- _Task item_
Repeat each line of the data below exactly, but skip the pictures.

- _Stored data_

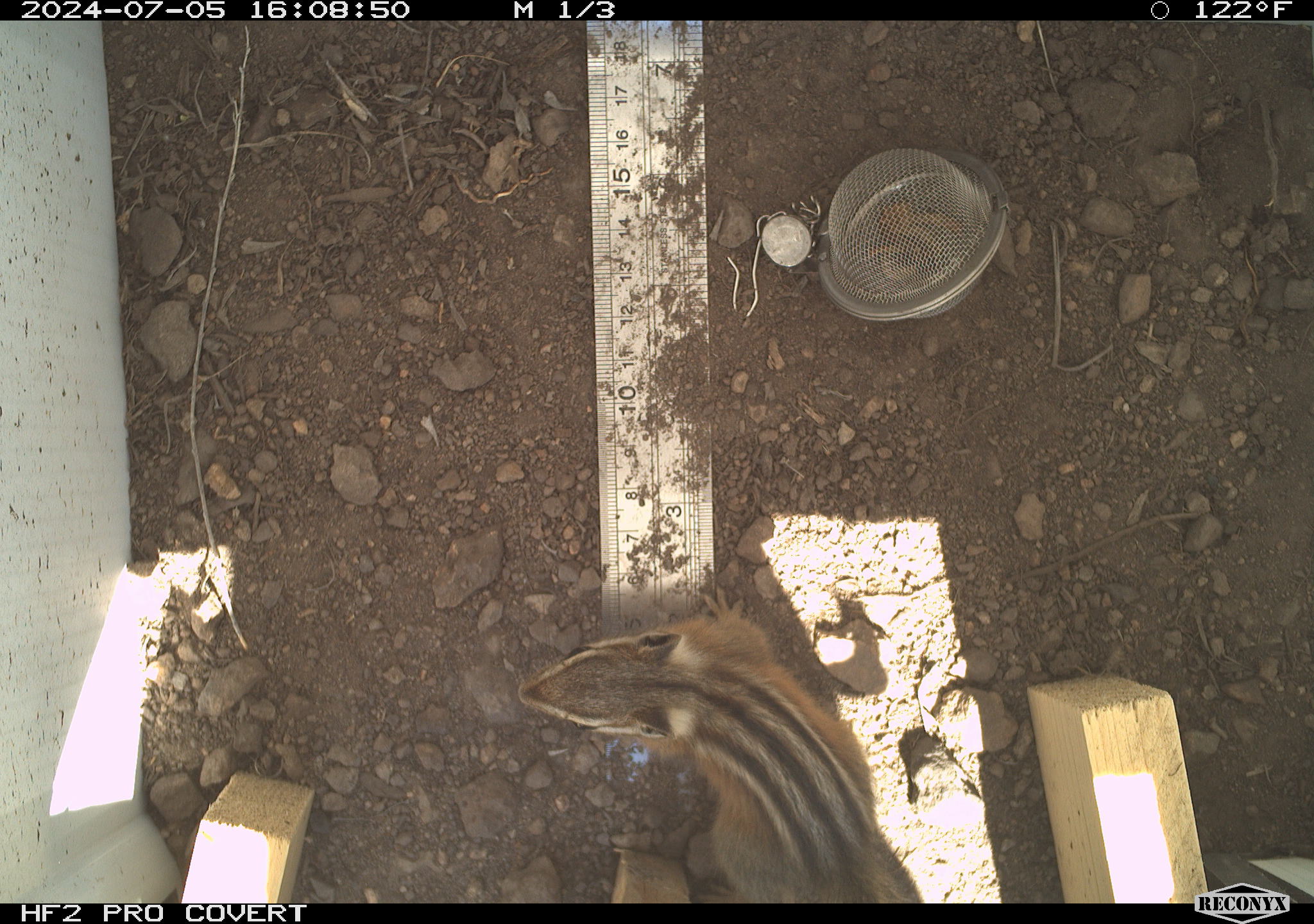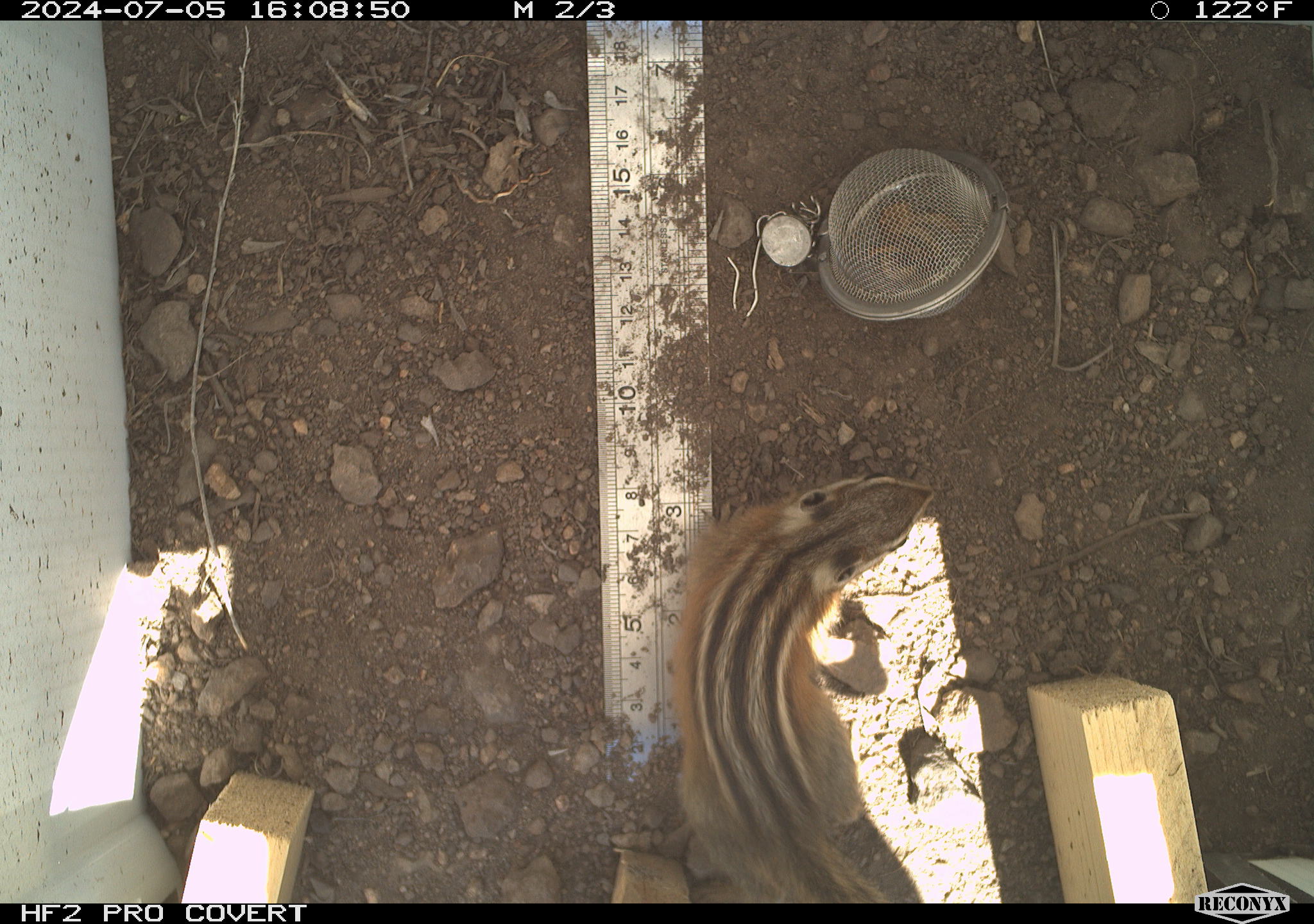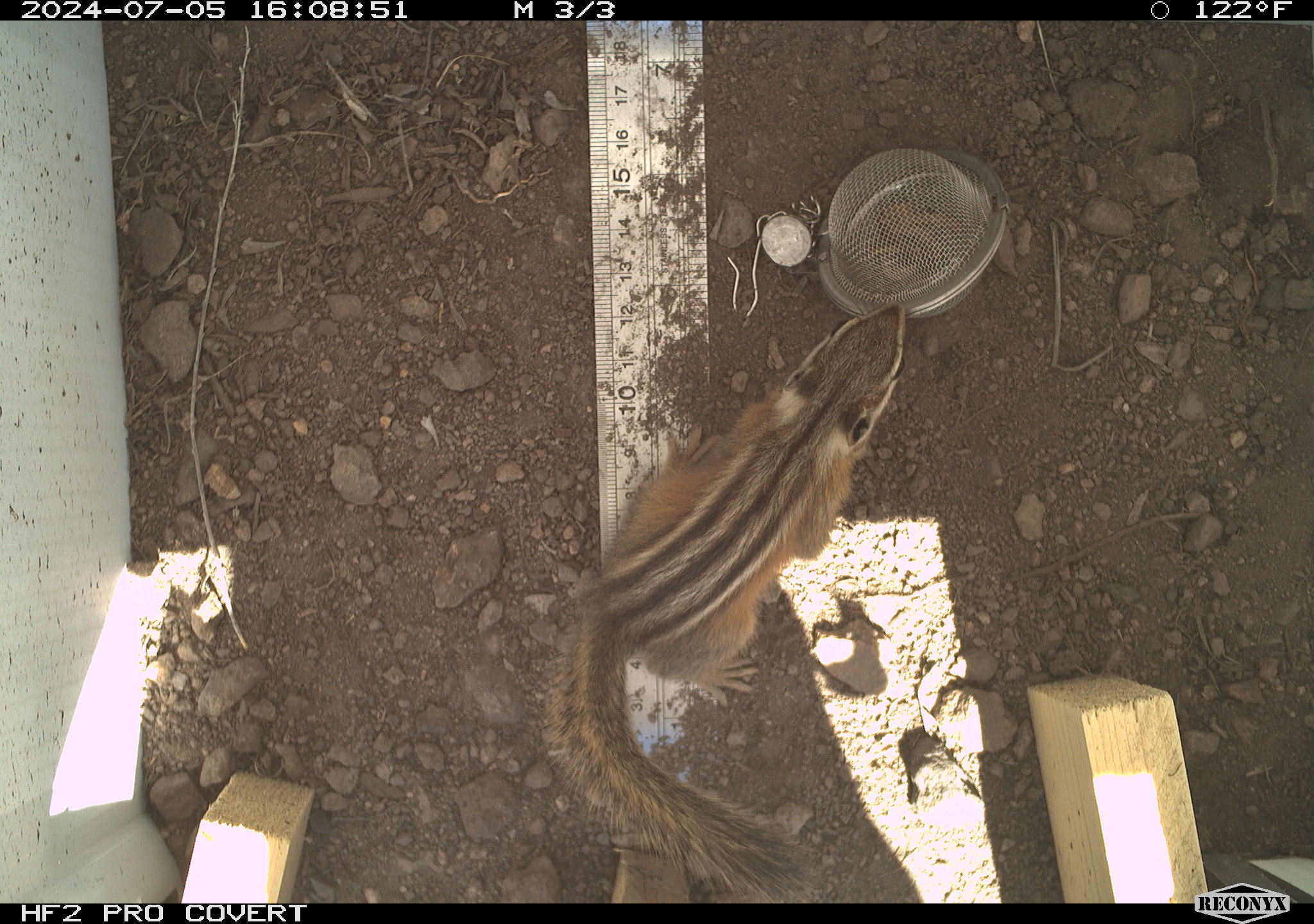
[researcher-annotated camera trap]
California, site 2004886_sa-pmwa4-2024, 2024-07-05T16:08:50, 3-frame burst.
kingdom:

- _Exercise result_
[researcher-annotated camera trap]
California, site 2004886_sa-pmwa4-2024, 2024-07-05T16:08:50, 3-frame burst.
kingdom:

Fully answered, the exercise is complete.